X-ray fluorescence (XRF) is a very useful and versatile tool to forensic scientists. It is a non-destructive technique, which is particularly advantageous if the sample is limited or further analysis is needed. Not only is it a non-destructive technique, it requires essentially no sample preparation. The ATLAS from IXRF Systems is a small spot µ-XRF unit which is capable of analyzing extremely small samples down to 10 microns or scanning a small area of interest. µ-XRF is especially useful for analyzing trace levels of elements in the ppm range, which can mean differentiation where other techniques falter or it could add to the weight of the evidence by showing samples cannot be differentiated.

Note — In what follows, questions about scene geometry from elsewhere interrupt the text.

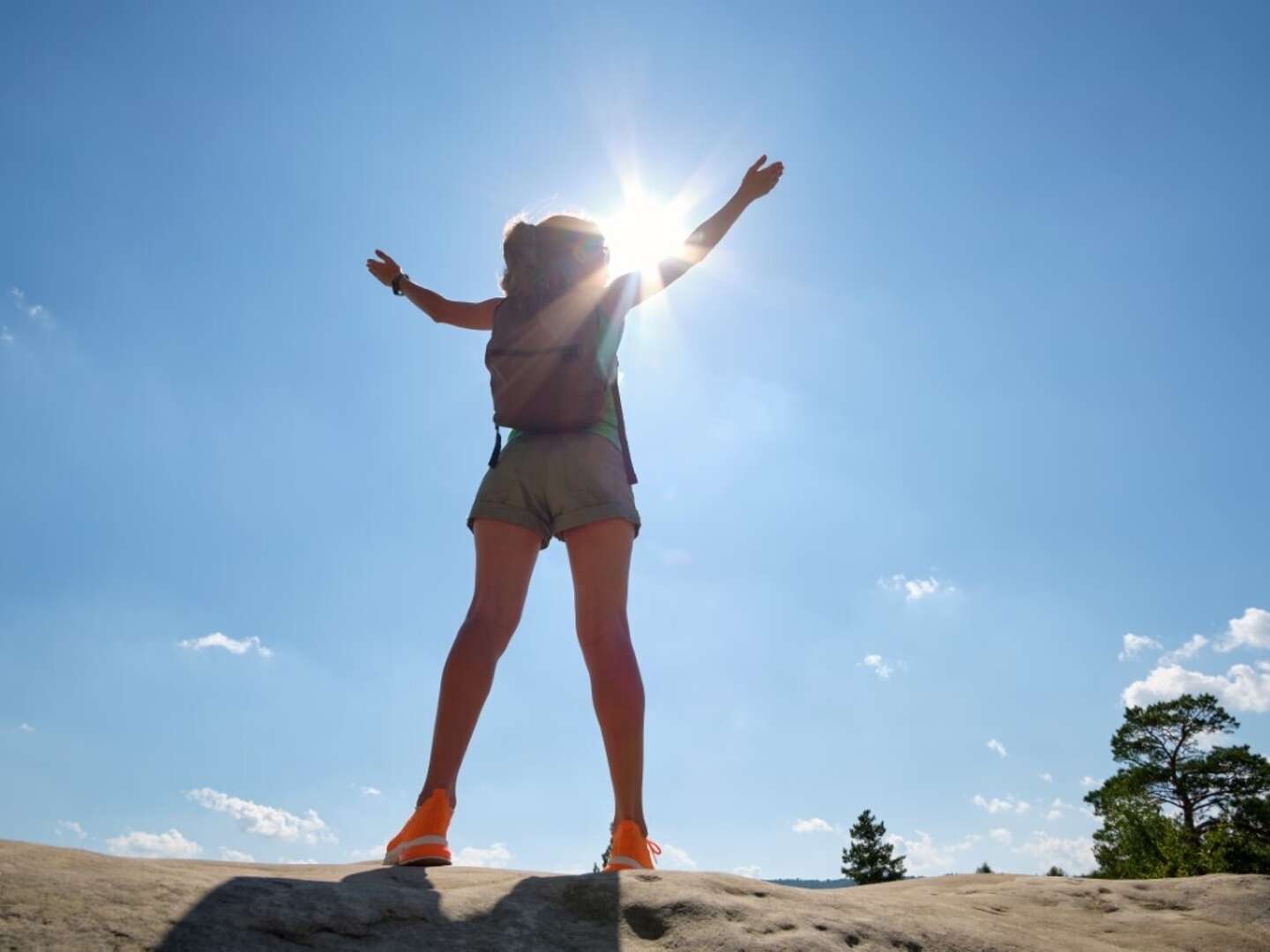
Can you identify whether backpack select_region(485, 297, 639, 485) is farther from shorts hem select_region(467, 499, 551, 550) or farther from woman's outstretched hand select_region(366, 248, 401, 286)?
woman's outstretched hand select_region(366, 248, 401, 286)

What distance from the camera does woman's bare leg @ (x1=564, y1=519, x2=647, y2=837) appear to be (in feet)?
11.7

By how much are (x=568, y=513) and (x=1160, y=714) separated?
146 feet

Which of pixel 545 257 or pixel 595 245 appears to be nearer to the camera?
pixel 545 257

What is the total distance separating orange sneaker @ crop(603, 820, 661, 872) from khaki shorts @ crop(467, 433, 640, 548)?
132cm

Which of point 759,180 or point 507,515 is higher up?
point 759,180

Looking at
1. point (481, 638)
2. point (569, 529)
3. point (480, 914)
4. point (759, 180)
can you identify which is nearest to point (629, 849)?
point (481, 638)

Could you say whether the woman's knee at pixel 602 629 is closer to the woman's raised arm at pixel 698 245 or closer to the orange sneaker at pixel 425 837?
the orange sneaker at pixel 425 837

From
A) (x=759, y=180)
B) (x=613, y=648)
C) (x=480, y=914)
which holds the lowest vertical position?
(x=480, y=914)

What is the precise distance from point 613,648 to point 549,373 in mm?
1377

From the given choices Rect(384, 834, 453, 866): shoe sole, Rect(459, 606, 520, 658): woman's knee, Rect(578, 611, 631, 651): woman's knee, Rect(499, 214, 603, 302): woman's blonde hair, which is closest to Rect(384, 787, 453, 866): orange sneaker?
Rect(384, 834, 453, 866): shoe sole

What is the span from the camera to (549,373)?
4148 mm

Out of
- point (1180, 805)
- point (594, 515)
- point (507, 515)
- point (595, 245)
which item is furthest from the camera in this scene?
point (1180, 805)

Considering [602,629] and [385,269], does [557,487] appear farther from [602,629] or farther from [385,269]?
[385,269]

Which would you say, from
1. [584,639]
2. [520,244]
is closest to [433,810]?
[584,639]
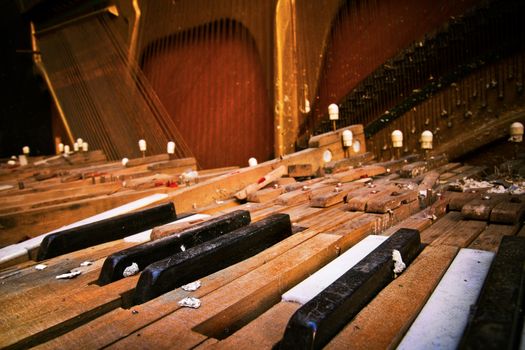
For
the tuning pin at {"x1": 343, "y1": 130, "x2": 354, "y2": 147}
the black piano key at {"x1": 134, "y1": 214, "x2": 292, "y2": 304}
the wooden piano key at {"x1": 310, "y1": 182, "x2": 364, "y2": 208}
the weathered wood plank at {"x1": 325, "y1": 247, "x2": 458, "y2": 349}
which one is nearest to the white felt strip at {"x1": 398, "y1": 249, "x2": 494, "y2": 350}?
the weathered wood plank at {"x1": 325, "y1": 247, "x2": 458, "y2": 349}

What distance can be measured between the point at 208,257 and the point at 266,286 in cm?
25

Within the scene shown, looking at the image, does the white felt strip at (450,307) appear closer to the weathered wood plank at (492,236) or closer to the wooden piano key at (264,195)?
the weathered wood plank at (492,236)

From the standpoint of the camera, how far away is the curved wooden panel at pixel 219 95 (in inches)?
181

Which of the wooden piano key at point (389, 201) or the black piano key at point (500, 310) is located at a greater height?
the wooden piano key at point (389, 201)

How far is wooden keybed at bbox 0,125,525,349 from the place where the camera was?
2.55 ft

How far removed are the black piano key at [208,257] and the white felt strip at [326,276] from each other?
309 millimetres

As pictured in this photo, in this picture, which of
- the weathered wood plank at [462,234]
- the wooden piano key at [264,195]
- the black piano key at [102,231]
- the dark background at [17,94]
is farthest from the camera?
the dark background at [17,94]

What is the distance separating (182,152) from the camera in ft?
16.8

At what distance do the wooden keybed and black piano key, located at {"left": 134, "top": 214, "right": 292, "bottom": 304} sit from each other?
43 millimetres

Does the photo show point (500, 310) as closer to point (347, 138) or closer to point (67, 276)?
point (67, 276)

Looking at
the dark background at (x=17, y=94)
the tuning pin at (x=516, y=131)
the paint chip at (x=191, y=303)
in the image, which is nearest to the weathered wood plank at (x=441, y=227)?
the paint chip at (x=191, y=303)

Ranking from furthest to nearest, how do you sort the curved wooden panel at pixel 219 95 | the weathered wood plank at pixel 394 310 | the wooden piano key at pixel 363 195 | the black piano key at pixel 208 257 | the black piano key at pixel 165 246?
the curved wooden panel at pixel 219 95 → the wooden piano key at pixel 363 195 → the black piano key at pixel 165 246 → the black piano key at pixel 208 257 → the weathered wood plank at pixel 394 310

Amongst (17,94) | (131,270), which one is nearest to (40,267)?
(131,270)

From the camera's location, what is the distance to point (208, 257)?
3.76ft
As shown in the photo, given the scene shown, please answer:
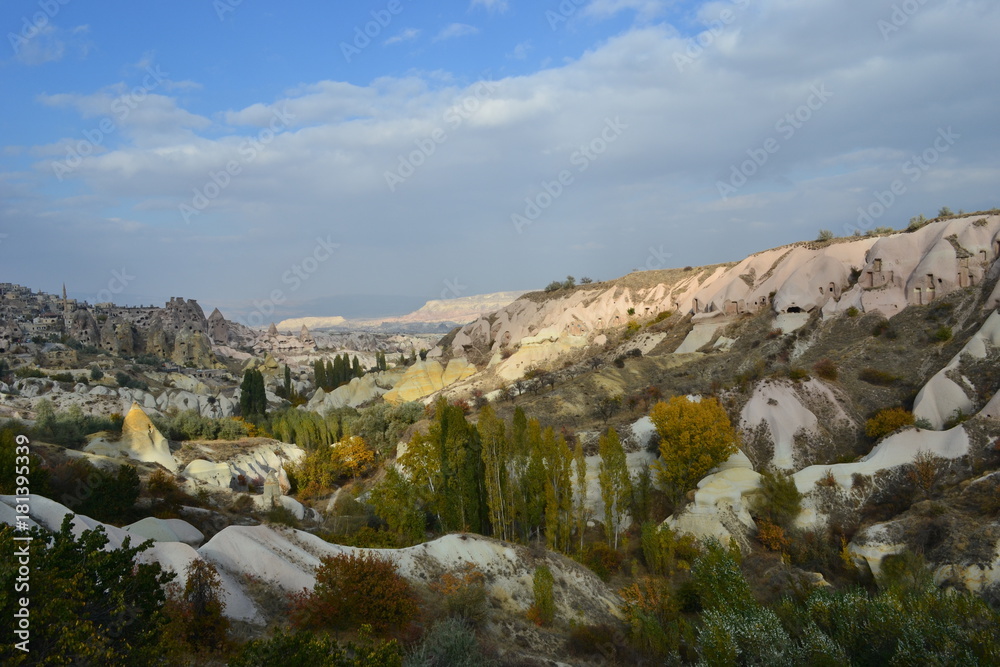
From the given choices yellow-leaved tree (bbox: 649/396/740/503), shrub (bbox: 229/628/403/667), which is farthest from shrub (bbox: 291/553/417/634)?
yellow-leaved tree (bbox: 649/396/740/503)

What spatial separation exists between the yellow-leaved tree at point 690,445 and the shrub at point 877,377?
963 cm

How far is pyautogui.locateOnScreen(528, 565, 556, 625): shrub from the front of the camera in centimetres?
Result: 1470

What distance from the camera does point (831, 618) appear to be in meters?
12.0

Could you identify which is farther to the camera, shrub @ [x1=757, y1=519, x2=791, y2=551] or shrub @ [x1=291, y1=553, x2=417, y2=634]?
shrub @ [x1=757, y1=519, x2=791, y2=551]

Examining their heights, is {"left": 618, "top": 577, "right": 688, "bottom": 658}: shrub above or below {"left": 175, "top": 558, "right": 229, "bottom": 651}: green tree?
below

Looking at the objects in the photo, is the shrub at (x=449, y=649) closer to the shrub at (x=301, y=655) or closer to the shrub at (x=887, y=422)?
the shrub at (x=301, y=655)

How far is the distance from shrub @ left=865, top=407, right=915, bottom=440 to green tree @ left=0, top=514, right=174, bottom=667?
25.0 meters

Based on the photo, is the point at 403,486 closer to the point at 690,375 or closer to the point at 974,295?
the point at 690,375

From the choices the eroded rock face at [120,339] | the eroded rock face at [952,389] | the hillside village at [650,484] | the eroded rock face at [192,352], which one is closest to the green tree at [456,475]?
the hillside village at [650,484]

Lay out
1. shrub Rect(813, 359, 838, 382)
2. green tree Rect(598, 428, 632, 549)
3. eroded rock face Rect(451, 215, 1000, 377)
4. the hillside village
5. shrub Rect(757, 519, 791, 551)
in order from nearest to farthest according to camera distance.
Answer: the hillside village < shrub Rect(757, 519, 791, 551) < green tree Rect(598, 428, 632, 549) < shrub Rect(813, 359, 838, 382) < eroded rock face Rect(451, 215, 1000, 377)

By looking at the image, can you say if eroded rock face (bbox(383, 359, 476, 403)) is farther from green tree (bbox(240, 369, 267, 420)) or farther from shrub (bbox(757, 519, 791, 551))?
shrub (bbox(757, 519, 791, 551))

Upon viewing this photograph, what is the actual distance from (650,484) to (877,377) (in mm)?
13237

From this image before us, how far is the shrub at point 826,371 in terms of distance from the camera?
2772 centimetres

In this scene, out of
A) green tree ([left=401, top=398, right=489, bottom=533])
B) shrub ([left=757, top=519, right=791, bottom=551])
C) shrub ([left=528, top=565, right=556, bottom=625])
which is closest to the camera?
shrub ([left=528, top=565, right=556, bottom=625])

ATLAS can be used to analyze a wide variety of sample types, including but not limited to: glass chips, rubber, paint, soil/geological material, metals, money/coins, glitter, and more.
ATLAS is the only µ-XRF unit that has software that automatically processes and presents data according to the specifications in the ASTM method: “ASTM E2926-13 Forensic Comparison of Glass using Micro-XRF Spectrometry”. The use of the software eliminates potential sources of human introduced error within the numerical data.
ATLAS is a very powerful tool capable of single or multi-spot analysis as well as elemental mapping to identify location of elements within a sample. This is extremely useful for paint chip/layer analysis.
Due to the micron-sized spot of ATLAS different layers of paint chips are easily resolved not only elementally but also by comparative concentrations from one sample to the next. This can help differentiate closely related samples by the coating, paint, or base coat in any combination. ATLAS can also be used as a bulk spot size XRF for homogenous evidence materials such as soil, metals, or other unidentified materials.
XRF can help distinguish between two very closely related steel standards by comparing trace levels of elements. Shrapnel from a pipe bomb scene could be compared to metal shavings found in a suspect’s garage.
Identify trace elemental similarities or differences between tire mark and tire. Scrapings from a tire mark at a hit and run scene can be compared to a suspect vehicle.
XRF can easily identify differences between common potting soil and contaminated soil. Soil found from a shoe print at a crime scene can potentially indicate the suspect has been to or is from a specific region.